To be in tears?(49 Posts)
I think I already know I am being U but do you ever look around and it seems
like everyone is so happy and loved? I think today has just been overload o happy people. My lovely colleague texting me a photo of her gorgeous baby boy and she is just brimming over with happiness and then going to my friends house and hearing the way her DH talks to her (Really loving and he is always buying her flowers on a weekly basis and does his half of the chores and childcare, not to mention they are stinking rich, have great friends, a good social life and fantastic, high paying flexible jobs.) I am glad they are so blessed and happy but it hurts today comparing myself and the fact I am single, in a low paying job, lots of family strife and recently getting over a 3 week horrible illness. It just hurts at times and I really do think some peoples lives are very fortunate and lucky as in blessed. I know I am better off than a lot of people but today I am just feeling crap and wishing I could have their lives.

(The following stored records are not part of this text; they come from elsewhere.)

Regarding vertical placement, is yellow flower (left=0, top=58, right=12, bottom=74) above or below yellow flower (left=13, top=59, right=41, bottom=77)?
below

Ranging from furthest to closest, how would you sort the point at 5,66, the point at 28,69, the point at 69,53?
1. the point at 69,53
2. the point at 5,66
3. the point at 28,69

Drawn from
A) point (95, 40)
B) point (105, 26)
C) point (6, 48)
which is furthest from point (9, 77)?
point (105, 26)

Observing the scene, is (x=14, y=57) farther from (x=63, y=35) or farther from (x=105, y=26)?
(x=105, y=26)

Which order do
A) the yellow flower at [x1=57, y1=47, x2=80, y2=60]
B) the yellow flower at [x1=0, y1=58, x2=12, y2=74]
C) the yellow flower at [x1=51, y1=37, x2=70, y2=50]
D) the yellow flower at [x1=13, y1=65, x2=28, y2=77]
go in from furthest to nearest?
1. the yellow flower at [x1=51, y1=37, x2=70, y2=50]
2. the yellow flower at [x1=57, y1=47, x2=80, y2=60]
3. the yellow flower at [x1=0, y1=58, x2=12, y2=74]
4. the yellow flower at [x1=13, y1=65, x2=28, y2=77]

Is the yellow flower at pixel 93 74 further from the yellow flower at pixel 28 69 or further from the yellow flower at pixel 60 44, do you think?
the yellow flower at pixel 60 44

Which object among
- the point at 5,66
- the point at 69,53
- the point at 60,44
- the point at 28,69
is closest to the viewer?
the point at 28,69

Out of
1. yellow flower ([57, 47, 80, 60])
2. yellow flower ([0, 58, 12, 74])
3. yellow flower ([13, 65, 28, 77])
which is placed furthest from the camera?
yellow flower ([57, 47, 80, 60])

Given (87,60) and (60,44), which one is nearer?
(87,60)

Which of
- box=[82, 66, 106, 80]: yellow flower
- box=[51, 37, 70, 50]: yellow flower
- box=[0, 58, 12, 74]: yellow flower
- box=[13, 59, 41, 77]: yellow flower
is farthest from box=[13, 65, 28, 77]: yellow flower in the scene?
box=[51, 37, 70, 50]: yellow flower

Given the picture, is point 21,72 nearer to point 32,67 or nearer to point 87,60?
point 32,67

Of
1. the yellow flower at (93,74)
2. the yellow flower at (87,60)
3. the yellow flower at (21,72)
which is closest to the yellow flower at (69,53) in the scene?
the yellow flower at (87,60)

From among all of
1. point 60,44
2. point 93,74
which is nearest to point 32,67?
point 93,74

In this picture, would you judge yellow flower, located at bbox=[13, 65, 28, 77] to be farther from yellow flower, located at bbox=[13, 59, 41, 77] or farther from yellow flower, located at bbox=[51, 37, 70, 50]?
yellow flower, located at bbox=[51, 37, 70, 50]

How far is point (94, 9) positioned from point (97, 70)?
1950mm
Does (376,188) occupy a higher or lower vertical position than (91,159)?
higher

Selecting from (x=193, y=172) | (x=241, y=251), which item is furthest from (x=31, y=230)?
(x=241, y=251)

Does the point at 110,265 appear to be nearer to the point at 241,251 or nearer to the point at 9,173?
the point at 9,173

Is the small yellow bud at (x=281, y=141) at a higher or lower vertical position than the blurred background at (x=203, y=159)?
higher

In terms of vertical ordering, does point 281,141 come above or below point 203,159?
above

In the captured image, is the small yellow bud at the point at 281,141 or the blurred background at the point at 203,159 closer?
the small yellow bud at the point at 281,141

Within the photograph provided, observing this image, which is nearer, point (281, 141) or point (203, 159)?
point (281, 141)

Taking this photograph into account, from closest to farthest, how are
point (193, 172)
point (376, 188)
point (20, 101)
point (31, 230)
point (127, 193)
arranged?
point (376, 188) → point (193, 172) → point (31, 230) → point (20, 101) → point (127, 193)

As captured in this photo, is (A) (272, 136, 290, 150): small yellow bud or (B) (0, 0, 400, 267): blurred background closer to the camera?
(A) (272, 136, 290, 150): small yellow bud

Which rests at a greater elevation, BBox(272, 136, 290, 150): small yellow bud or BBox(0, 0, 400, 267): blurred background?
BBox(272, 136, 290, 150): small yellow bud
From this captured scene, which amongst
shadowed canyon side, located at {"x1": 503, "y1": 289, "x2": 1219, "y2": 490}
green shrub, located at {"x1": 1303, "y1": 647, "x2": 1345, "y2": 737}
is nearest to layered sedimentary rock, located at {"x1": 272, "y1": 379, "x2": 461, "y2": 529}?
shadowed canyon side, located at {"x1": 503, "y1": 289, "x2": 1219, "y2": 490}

I highly doubt anyone would be jealous of me except the fact that I am slim and even that doesn't come easy at all. Nobody would be jealous of my family scenario, my looks, my job or lack of partner/trustworthy friends.
I just feel horrendously sad tonight and wish I could have that same level of love and happiness that they all do.
Not everyone’s lives are as they may appear - especially on social media!!
Sienna every fucking day
I feel exactly the same.
I feel a total failure at times, at life, at work, at motherhood.
However my friend who has the seemingly perfect life - handsome rich husband, 2 gorgeous kids, big house, she’s beautiful and thin - said she envied me!!! Why I couldn’t quite understand except realise no one’s life is perfect and to someone else you are perfect xxx
I cry all the time x
I'm unemployed after my MA and all of my friends are doing well...the barrage of daily rejection emails doesn't help.
Sometimes we need a good cry YANBU
Ditto to what the OP said about nobody's life being as perfect as it seems Sienna....... Many people give an edited version of their life on social media and in public in general.
DH works with a woman who moved into a £200K newbuild 3 years ago, and had her longed-for baby in 2015, and got married shortly after having the baby.
It emerges the other week that she and her DH are £30K in debt (partly because of his gambling addiction,) their son has recently been diagnosed as autistic, and her DH has been having an affair with a neighbour.
So her life is shit right now, and has been for about half a year. Yet right up 2 weeks ago, she was posting happy, jolly, 'luv my fam and hubby' bollux on fakebook.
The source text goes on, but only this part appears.